FESTSPIELE / DREIGROSCHENOPER KONZERTANT

16/08/15 Der Vergleich macht sicher: Wenn schon „Dreigroschenoper“, dann mit der Musik von Kurt Weill. Und zwar so und nicht anders gespielt wie am Samstag (15.8.) in der Felsenreitschule vom Ensemble Modern unter HK Gruber.

Von Reinhard Kriechbaum

Vielleicht ist es ja die Crux überhaupt dieser Musik: dass sich im Regelfall Theatermusiker damit abmühen und diese sich selbst damit nicht selten überfordern. Wenn die Weill-Foundation also normalerweise pingelig darüber wacht, dass möglichst nichts verändert wird an der Instrumentation, richtet sie zugleich wenig aus dagegen, dass der eigentliche Spirit der Musik verloren geht. Das ist ganz anders, wenn ein Spezialistenorchester für die Musik des 20. Jahrhunderts damit befasst ist. Und es ist nochmals anders, wenn sich HK Gruber als Dirigent einbringt, ein Ur-Musiker, der als Chansonnier und Komponist mit Wissen um die musikalische Zeitgeschichte für jenen „open mind“ steht, mit dem allein man Brecht/Weill beikommt.

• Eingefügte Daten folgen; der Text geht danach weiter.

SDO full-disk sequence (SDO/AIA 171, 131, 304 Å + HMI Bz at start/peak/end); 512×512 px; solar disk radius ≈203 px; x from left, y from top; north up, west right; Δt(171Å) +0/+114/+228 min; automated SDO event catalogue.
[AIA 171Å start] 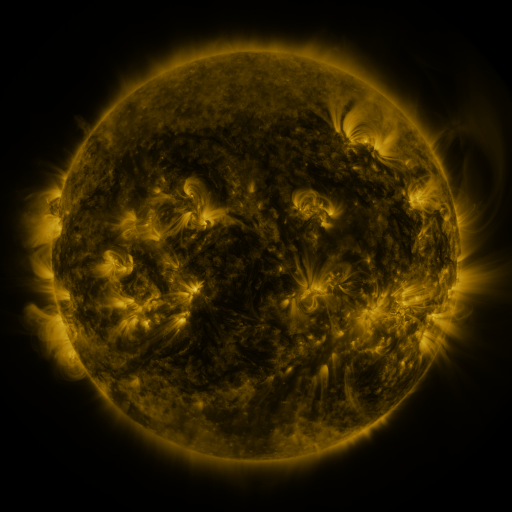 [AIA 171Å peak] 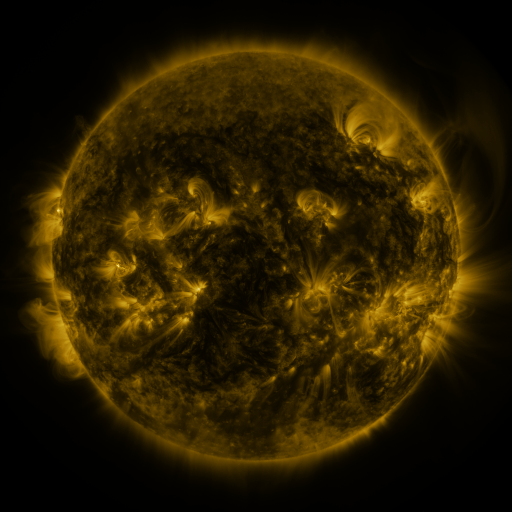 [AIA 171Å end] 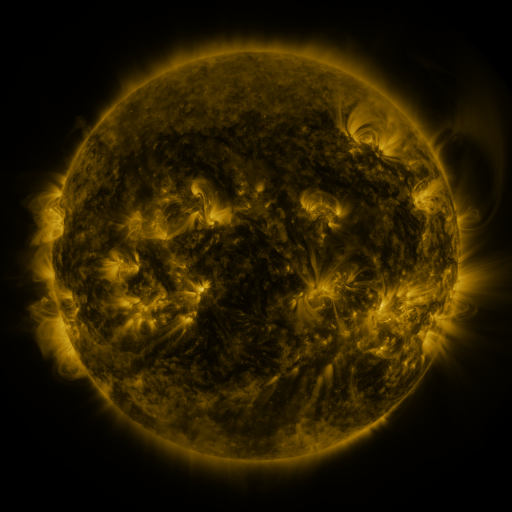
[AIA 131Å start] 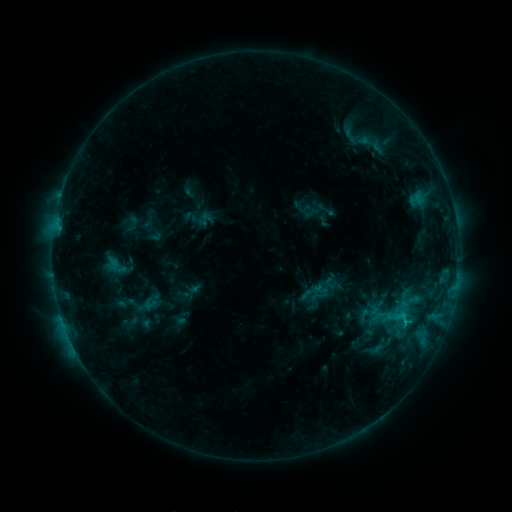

Freilich, die Gassenhauer. Da muss es knallen! Aber es ist kein Stück in der „Dreigroschenoper“, das nicht unter den trivial-Melodien allerlei Winkelzüge bereit hielte: die kontrapunktischen Nebenstimmen; die witzig sich aufblähenden Parodie-Elemente; die Unterfütterung mit Harmonien, die nicht bloß provokant „schräg“ sind, sondern eben von einer Avantgarde künden, die sich damals – 1928 – so vorlaut wie mutig ihre Bahn gepflügt hat. Das also muss man so erst hörbar machen wie in dieser konzertanten Aufführung. Sie eignete mithin gut zur Neutralisation des Klebrig-Süßen, das man derzeit am selben Ort in der szenischen Aufführung des „Salzburger“ Mackie Messer um die Ohren geschmiert bekommt.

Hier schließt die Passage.